Again, if this is true, then the IAF is in trouble for having granted exemption to just one candidate while there could have been so many other women candidates who could have met all other conditions and performed much better than Gunjan Saxena but who could have lost out on the opportunity of making it to the Indian Air Force just because of the same height rule.
We could go on and on about the exaggerations. The film is full of them. But then, there are other issues that need to be talked about as well. And for that sake, I choose to stop.
Moving on, casting seems to be another problem. Jahnvi Kapoor, who plays Gunjan Saxena, looks frail and at sea in the film. Half the time, she doesn’t look the part, especially in the portions where she appears in a uniform. Her lack of expressions don’t help her cause and on most occasions, her expressions come across as being bland or artificial.
It is not just casting. Characterisation is also a problem.
Take for instance the character of Pankaj Tripathi, who plays a feminist dad. His sole purpose in the film is to take the side of his daughter and humiliate anyone (his son in particular) who disagrees with her. He is so annoying that at times, the film becomes almost unbearable.
Other than Tripathi’s character, almost every other male character in the film is demonised, in the hope of making the challenges faced by the ‘naive’, innocent-looking, ‘brilliant’ Gunjan appear that much more difficult. We are made to believe that the sole existence of all male characters in the film or for that matter in the world, save her dad, is to stop her from realising her dream of flying!
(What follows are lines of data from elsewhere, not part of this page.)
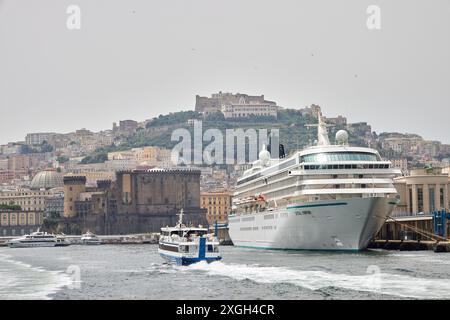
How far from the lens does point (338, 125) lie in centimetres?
19625

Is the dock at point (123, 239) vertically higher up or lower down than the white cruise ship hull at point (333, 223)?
lower down

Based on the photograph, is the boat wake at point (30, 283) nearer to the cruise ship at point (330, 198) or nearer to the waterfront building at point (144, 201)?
the cruise ship at point (330, 198)


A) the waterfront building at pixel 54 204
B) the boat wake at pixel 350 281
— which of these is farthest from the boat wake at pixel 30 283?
the waterfront building at pixel 54 204

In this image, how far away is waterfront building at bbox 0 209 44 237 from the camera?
499 ft

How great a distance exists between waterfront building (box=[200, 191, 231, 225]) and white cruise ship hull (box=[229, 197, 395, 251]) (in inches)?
3282

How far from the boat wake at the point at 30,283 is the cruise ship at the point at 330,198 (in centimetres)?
1671

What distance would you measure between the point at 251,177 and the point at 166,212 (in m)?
69.9

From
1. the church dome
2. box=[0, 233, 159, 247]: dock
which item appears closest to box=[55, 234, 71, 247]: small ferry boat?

This, the filmmakers, sincerely hope, will raise the stature of her character. Sadly, it doesn’t.
From her brother to the clerk from whom Saxena has to collect the key to her quarters, to her commanding officer to all the men at the Udhampur Air Force Base, every single male character is made to look like a monster.
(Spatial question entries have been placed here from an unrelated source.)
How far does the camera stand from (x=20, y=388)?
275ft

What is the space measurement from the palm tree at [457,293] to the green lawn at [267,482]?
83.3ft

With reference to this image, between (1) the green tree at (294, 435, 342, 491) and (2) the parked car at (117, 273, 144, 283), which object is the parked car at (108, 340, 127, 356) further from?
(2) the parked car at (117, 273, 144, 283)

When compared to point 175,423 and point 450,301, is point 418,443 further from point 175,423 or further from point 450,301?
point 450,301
In the disclaimer, the filmmakers claim that they do not “intend to malign, defame, slander or hurt or be disrespectful to any persons, place, religion, country, region, community or individuals or religious sentiments, belief or feelings of any person(s).
However, what the film and its makers end up doing is exactly that.
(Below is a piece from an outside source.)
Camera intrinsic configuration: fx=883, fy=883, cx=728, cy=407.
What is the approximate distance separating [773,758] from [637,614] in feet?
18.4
The film maligns the reputation of the Indian Air Force, showcasing it as a hostile entity to women. In particular, it spares no effort in demonising the whole of the Udhampur Air Force Base, showing all the men serving there as being male chauvinists.
For instance, there is a scene in the film wherein Gunjan Saxena, being the only female officer, is not accorded a dressing room. As a result, she has to run out of the building to change and return to the tarmac. As she is late, the instructors, we are told, leave without her on a sortie. One can go on and on about the number of such instances that the film showcases. If there is truth in this, then the IAF must be condemned. But if there’s isn’t any truth in what has been shown, these are very serious allegations against the ace defence unit for it to let go unchallenged.
The film literally mauls the reputation of the Indian Air Force in general and the reputation of its male air force pilots, in particular, showing all of them to be biased, unfair, inconsiderate and egoistic.
No wonder then that the IAF has written a strongly worded letter to the CBFC citing the miserable manner in which the film has misrepresented it.
To the regular viewer, this film is likely to come across as feminist rhetoric. Another classic case of a simple mission being given undue importance and being glorified to the skies, just because the pilot was a woman.
If you are not a feminist, then it is highly unlikely that you will enjoy this fare. Skip it and save yourself the trouble of having to sit through a slow, dragging, boastful film that can at best be described boring.